O Bitcoin está pronto para um aumento significativo. Surpreendentemente, muitos especialistas acreditam que o Federal Reserve pode desempenhar um papel fundamental na valorização do BTC. Segundo analistas da 10x Research, a taxa de inflação nos EUA e as políticas do Fed serão fatores macroeconômicos cruciais que afetarão o BTC neste mês.
Atualmente, a criptomoeda está sendo negociada 7% abaixo de sua maior alta registrada em março. Durante todo o mês de maio, o preço do BTC manteve-se estável entre US$ 67.000 e US$ 68.000. O aumento na volatilidade do Bitcoin entre 27 de maio e 2 de junho pode ser explicado por vários eventos específicos.

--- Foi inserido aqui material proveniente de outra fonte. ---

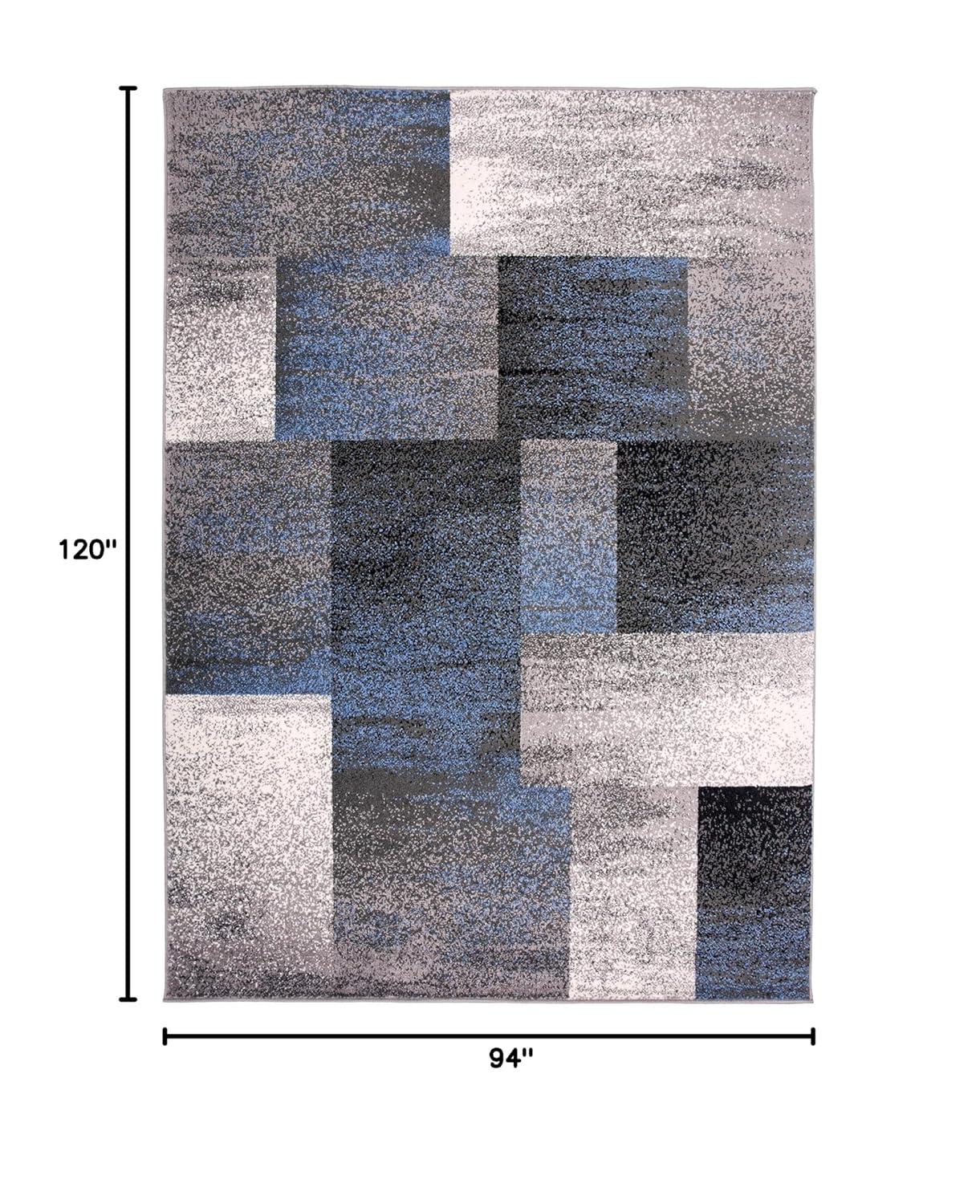 World Rug Gallery Contemporary Modern Geometric Boxes Area Rug - Blue 7'10" x 10'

Em 28 de maio, houve um movimento significativo de 141.686 BTC relacionado à falência da Mt. Gox, uma das primeiras e maiores exchanges de Bitcoin que foi hackeada em 2011 e faliu em 2014. Esse movimento pode ter influenciado o mercado e aumentado a volatilidade. Além disso, um grande hack na exchange japonesa de criptomoedas DMM também contribuiu para essa instabilidade. Hacks em exchanges normalmente têm um impacto imediato no mercado, aumentando a incerteza e levando a movimentos bruscos nos preços.
Além desses eventos específicos relacionados às criptomoedas, a divulgação de dados macroeconômicos dos EUA também pode ter desempenhado um papel na volatilidade do Bitcoin. Mudanças nas perspectivas econômicas dos EUA frequentemente afetam os mercados financeiros globais, incluindo o mercado de criptomoedas.

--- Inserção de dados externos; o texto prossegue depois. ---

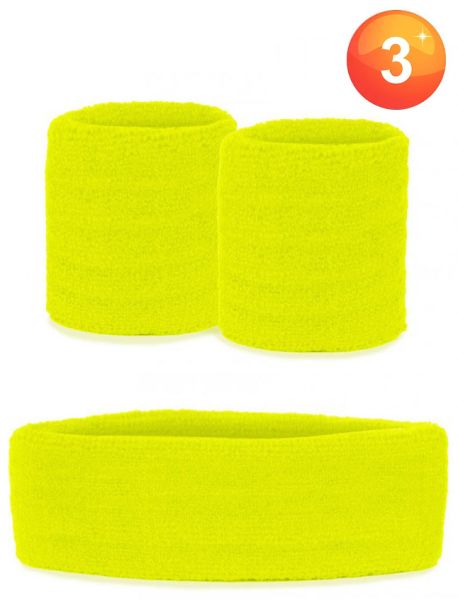 Set van polsbandjes en hoofdbandje neon geel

Os estrategistas cambiais da 10x Research afirmam que as ações do Federal Reserve e o aumento da inflação podem ser catalisadores para um novo crescimento do Bitcoin. Além disso, o índice de preços ao consumidor (IPC) dos EUA, previsto para ser divulgado em 12 de junho, deve cair para 3,3%. Isso poderia fornecer um suporte significativo para o Bitcoin, conforme analistas da 10x Research.
Recentemente, os analistas da empresa notaram uma redução significativa nas reservas de BTC nas bolsas. No último mês, 88.000 moedas foram retiradas das bolsas, reduzindo o volume total para 2,5 milhões. Este é o nível mais baixo desde março de 2018, enfatizam os especialistas. A saída de Bitcoin das bolsas coincidiu com o fim de um período de 45 dias em que os investidores registrados nos EUA, que gerenciam mais de US$ 100 milhões, tiveram que divulgar suas posições em títulos e criptomoedas. Os analistas acreditam que a redução na oferta de BTC nas bolsas aumentará a demanda pela primeira criptomoeda.